Kendini sergilemek, sadece sosyal medyada değil, hayatın her alanında karşımıza çıkıyor.
Oturduğumuz yerden başka insanların hayatlarını nasıl sergilediğine tanık oluyoruz.
Bazen gördüğümüz neşeli bir yüzle mutlu oluyor, bazen de dramatik bir görüntüyle hüzünlenip gözyaşı dökebiliyoruz.
Karşımıza bir anda çıkan komik bir görüntüyle, kendimizi gülerken de bulabiliyoruz.
Çoğu zaman da isteyip yapamadıklarımızı yapanlara imrendiğimiz de oluyor.
Bu şekilde dakikalar içinde duygudan duyguya geçebiliyoruz.
Ördek sendromu misali insanların neler yaşadığını bilmeden onların hayatları adına yargılara varabiliyoruz.
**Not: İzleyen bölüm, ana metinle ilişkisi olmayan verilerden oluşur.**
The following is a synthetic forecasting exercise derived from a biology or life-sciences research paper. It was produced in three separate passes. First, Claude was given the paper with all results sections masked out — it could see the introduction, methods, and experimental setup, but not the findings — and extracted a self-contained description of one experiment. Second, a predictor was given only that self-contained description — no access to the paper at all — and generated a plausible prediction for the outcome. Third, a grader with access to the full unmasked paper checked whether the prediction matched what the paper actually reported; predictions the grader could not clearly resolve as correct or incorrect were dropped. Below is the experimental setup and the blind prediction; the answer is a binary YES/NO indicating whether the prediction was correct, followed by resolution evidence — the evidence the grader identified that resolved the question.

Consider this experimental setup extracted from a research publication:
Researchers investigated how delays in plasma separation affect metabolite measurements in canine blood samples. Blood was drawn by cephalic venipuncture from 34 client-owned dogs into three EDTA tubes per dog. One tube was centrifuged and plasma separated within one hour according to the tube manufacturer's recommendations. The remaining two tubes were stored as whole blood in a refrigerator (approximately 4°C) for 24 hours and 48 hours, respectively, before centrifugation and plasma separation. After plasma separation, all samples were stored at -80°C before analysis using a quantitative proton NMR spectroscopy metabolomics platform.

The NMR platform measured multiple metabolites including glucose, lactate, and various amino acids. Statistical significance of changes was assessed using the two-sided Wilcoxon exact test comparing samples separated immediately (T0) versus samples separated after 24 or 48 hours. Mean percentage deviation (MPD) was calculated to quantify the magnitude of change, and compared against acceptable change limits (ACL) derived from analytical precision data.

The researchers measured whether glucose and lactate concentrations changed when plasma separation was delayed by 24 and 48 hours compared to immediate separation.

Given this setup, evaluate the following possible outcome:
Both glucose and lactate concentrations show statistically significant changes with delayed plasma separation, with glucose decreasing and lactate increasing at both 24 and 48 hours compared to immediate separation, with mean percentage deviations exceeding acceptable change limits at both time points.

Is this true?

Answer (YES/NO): NO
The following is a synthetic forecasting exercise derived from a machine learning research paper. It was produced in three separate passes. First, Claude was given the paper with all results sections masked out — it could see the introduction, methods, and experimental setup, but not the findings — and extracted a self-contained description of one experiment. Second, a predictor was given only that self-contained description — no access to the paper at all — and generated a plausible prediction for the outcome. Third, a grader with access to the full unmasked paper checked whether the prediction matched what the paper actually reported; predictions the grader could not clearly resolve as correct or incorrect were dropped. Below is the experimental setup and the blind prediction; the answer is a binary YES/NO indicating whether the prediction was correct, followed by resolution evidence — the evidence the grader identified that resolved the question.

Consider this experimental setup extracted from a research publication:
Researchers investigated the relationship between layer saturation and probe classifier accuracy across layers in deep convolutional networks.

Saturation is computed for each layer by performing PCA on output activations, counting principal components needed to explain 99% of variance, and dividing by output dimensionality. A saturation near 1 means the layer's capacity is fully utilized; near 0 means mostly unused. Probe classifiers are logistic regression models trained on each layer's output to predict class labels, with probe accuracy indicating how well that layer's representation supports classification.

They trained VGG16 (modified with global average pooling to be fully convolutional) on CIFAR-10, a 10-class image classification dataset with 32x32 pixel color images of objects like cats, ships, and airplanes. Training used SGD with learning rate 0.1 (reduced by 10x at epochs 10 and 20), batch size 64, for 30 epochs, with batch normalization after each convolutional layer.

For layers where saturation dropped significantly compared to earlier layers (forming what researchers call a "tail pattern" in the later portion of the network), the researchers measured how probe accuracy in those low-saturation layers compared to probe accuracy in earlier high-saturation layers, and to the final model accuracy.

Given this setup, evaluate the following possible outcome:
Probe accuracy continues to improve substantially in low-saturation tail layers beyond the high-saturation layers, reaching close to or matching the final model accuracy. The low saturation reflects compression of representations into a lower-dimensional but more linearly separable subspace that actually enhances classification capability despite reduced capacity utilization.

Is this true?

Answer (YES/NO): NO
Oysa ördeğin suyun altında, ayaklarını nasıl bir hızla çalıştırdığını bilmeyiz. Çünkü bizler ördeğin çabasını değil, süzülüşünü görürüz.
Sosyal medyada gördüğümüz görüntünün perde arkasında neler yaşandığını bilmeden, başka hayatların bu kadar içinde olmak, ruh sağlığı açısından iyi olmasa gerek.
Geçen gün, uzun bir aradan sonra televizyonda yayınlanan gündüz kuşağı programlarına denk geldim.
Televizyon kanallarının bu sergileme işini bir üst noktaya çıkardığına şahit oldum.
Kanalların çoğunda birbirinin benzeri formatta programlar yayınlanılıyor.
Bir zamanlar evlendirme programlarıyla donatılmış olan kanallar, şimdilerde ise yerini aile dramlarına bırakmış durumda.
Her kanalda ayrı bir ailenin trajedisine tanık oluyoruz.
Sırayla göz gezdirirken bu programlarda ilk dikkatimi çeken durum şu oldu.
Genel olarak, bir şekilde mağduriyet yaşamış kadın profiliyle karşılaşıyoruz.
Bu kadınlar, şiddet görmüş, yaralanmış veya öldürülmüş olabiliyor.
Ya da eşinin ihanetine uğramış bir erkeğin başından geçenler ele alınıyor.
Ekran önünde bu insanların hayatları bir pembe diziymişçesine ele alınıyor, üzerine konuşmalar yapılıp, nasihatler veriliyor.
Hayatları işlenen kişilerin yaşadığı şiddetin, psikolojik yıkımın ayrıntıları dramatize edilerek veriliyor. İnsan aklının almayacağı haksızlıklar, zorbalıklar, topluma örnek olmasından kaçınılan tavırlar, şiddet, küfür, yalan dolan hepsi bir arada önümüze sunuluyor.
Bu programlar, daha çok genel izleyici kitlesi olarak ev kadılarını görüyor.
İzleyici olarak seçilen bu kadınların hiç derdi yokmuş gibi acı üzerine acı hayatlar sunuluyor. Bunları izleyip günde üç posta sinirlenmeyen, ağlamayan izleyici yoktur sanırım.
Daha da acı olan, bundan rahatsız olunmaması bir yana, her kanalda benzer dramların reyting için kullanımının daha da yaygınlaşmasıdır. İzleyiciler, bu durumun sürekliliği karşısında gün geçtikçe duyarsızlaşıyor.
Bu şekilde gösterilen dramlar karşısında kullanılan sıradanlaştırıcı dilin etkisiyle de toplumda benzer durumların önlenmesinden ziyade yaygınlaşmasında etkili oluyor.
Umarım, ekranlarda beş dakika sinirlenmeden, ağlamadan izleyeceğimiz içerikler görme fırsatı buluruz.